_Given text:_

* Begin *

Sincere and zany musical starring up-and-coming talent

Review: LEGALLY BLONDE at Centrestage Youth Theatre So many musicals in the last twenty years have been adaptations from movies, that it's difficult to justify the transition to the medium of stage. Fortunately, I had the option of seeing Legally Blonde, produced by Centrestage Youth Theatre, without ever seeing the film. Free from making any comparisons, I could enjoy the show as the cast performed it with a sincerity and energy that made it feel as though the show was always intended for the stage.

For those who haven't seen either the film or the stage production. Legally Blonde tells the story of Elle Woods (Rachel Harding), a college graduate who, expecting her boyfriend, Warner (Joshua Downs), to propose, gets dumped instead. Not handling the rejection well, she concocts a scheme to follow him to Harvard Law school to win a second chance with him. In a plot twist that hasn't surprised anyone since The Wizard of Oz, Elle discovers the determination and critical thinking skills she's had since the opening number make her a deeper and more valuable person than she or anyone else assumed from the start. The plot takes no bold departures from the common tropes of comedy, but that gives Laurence O'Keefe's (Heathers, Bat Boy) score the opportunity to take center stage and drive the narrative. In that sense, Legally Blonde the musical is a lot like driving to the grocery store in an Aston Martin; it's definitely more about enjoying the journey than reaching the destination.

The selection of the show complements the cast Centrestage Youth gathered quite well. Most of the characters are only a few years older than the actors playing them, so the most difficult roles were those of the adults-most of which were silly, melodramatic, and probably better played by actors in their late teens. The most challenging role was that of Professor Callahan, played by Michael Polines. The only dedicated straight man in a cast of cartoons, Callahan required restraint and precision to pull off, which Polines managed quite well. At times, I thought he didn't have the haughty air of a lawyer/professor who probably suffers chronic neck pain from looking down on absolutely everyone in his life, but he certainly channeled the sociopathic spirit required for the number Blood in the Water.

For a comedy, the characters of Elle and her new love interest Emmett (Zane Nathan) are surprisingly nuanced, and both actors follow the ups and downs of these personalities with apparent ease. Nathan's Emmett was charming when he needed to be, supportive when Elle was down, awkward as their relationship grew, and driven and litigious when adopting the mantle of a young legal professional.

* End *

_Extracted information:_
* Begin *

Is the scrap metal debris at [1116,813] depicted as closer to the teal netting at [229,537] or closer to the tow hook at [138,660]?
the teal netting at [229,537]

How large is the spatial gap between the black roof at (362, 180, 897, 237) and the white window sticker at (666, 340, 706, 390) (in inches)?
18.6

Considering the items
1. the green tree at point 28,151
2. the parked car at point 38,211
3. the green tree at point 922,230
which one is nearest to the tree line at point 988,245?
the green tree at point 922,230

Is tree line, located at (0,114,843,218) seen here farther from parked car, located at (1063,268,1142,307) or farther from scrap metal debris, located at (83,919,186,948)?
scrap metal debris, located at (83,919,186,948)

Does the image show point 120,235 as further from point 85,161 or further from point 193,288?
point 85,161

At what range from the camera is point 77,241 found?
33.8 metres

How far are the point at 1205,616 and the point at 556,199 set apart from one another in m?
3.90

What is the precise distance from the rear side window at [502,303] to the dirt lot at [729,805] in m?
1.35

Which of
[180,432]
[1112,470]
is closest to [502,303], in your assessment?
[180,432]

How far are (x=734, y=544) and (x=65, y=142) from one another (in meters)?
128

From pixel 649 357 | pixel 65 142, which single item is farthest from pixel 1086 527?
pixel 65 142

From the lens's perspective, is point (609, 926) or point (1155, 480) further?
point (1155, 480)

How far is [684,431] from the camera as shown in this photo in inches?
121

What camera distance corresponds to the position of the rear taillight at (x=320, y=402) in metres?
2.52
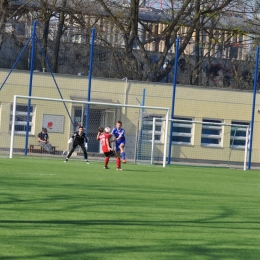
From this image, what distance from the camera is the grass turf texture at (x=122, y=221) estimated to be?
7.66 m

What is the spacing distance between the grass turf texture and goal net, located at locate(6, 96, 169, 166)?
12.7 m

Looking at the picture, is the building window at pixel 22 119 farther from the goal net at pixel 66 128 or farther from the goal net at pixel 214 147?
the goal net at pixel 214 147

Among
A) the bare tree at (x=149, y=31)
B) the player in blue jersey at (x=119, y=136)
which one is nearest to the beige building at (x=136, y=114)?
the bare tree at (x=149, y=31)

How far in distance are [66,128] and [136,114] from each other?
12.0ft

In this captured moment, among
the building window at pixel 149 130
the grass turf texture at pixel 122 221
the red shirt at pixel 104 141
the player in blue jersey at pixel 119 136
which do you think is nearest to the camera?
the grass turf texture at pixel 122 221

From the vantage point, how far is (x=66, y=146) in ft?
99.8

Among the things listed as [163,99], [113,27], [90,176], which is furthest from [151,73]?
[90,176]

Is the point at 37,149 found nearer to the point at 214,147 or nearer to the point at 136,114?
the point at 136,114

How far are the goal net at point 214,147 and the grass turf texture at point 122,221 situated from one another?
15898mm

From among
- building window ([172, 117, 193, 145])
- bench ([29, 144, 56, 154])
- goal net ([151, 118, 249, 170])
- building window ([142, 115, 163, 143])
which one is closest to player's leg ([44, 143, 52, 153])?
bench ([29, 144, 56, 154])

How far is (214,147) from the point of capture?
3400 centimetres

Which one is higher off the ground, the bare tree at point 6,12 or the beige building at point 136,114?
the bare tree at point 6,12

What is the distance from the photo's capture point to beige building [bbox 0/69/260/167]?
1217 inches

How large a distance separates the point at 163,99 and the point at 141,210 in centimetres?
2469
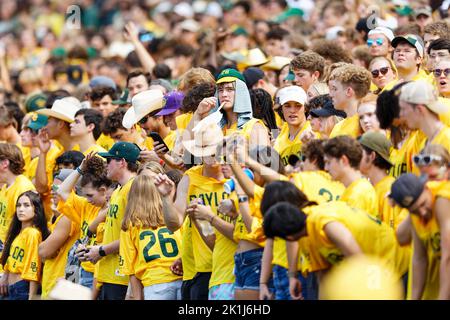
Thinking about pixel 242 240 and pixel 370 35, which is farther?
pixel 370 35

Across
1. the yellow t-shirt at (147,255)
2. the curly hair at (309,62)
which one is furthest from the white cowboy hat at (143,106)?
the yellow t-shirt at (147,255)

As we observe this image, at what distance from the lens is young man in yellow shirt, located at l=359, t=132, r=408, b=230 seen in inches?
341

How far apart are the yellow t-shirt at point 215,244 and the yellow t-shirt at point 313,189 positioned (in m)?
0.98

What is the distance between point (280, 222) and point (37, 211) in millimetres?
4928

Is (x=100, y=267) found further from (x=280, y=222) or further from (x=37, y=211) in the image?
(x=280, y=222)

* End *

_Given problem 1:_ According to the review of Legally Blonde, why was the role of Professor Callahan the most challenging in the production? Reply in one to three sentences.
_Given problem 2:_ Provide the lines of the entries from the line containing "Which one is higher" through the last line of the entries, inclusive, as a JSON list of strings with one string per line. Omit blank lines and the picture markers.

_Expected answer 1:_ Callahan is the only dedicated straight man in a cast of cartoonish characters. Playing him therefore required restraint and precision.

_Expected answer 2:_
[
  "Which one is higher off the ground, the bare tree at point 6,12 or the beige building at point 136,114?",
  "the bare tree at point 6,12",
  "What is the distance from the photo's capture point to beige building [bbox 0/69/260/167]?",
  "1217 inches",
  "How large a distance separates the point at 163,99 and the point at 141,210 in centimetres?",
  "2469",
  "Thinking about pixel 242 240 and pixel 370 35, which is farther?",
  "pixel 370 35",
  "Across",
  "1. the yellow t-shirt at (147,255)",
  "2. the curly hair at (309,62)",
  "which one is furthest from the white cowboy hat at (143,106)?",
  "the yellow t-shirt at (147,255)",
  "As we observe this image, at what distance from the lens is young man in yellow shirt, located at l=359, t=132, r=408, b=230 seen in inches?",
  "341",
  "How far apart are the yellow t-shirt at point 215,244 and the yellow t-shirt at point 313,189 positioned (in m)?",
  "0.98",
  "What is the distance between point (280, 222) and point (37, 211) in millimetres?",
  "4928",
  "Is (x=100, y=267) found further from (x=280, y=222) or further from (x=37, y=211) in the image?",
  "(x=280, y=222)"
]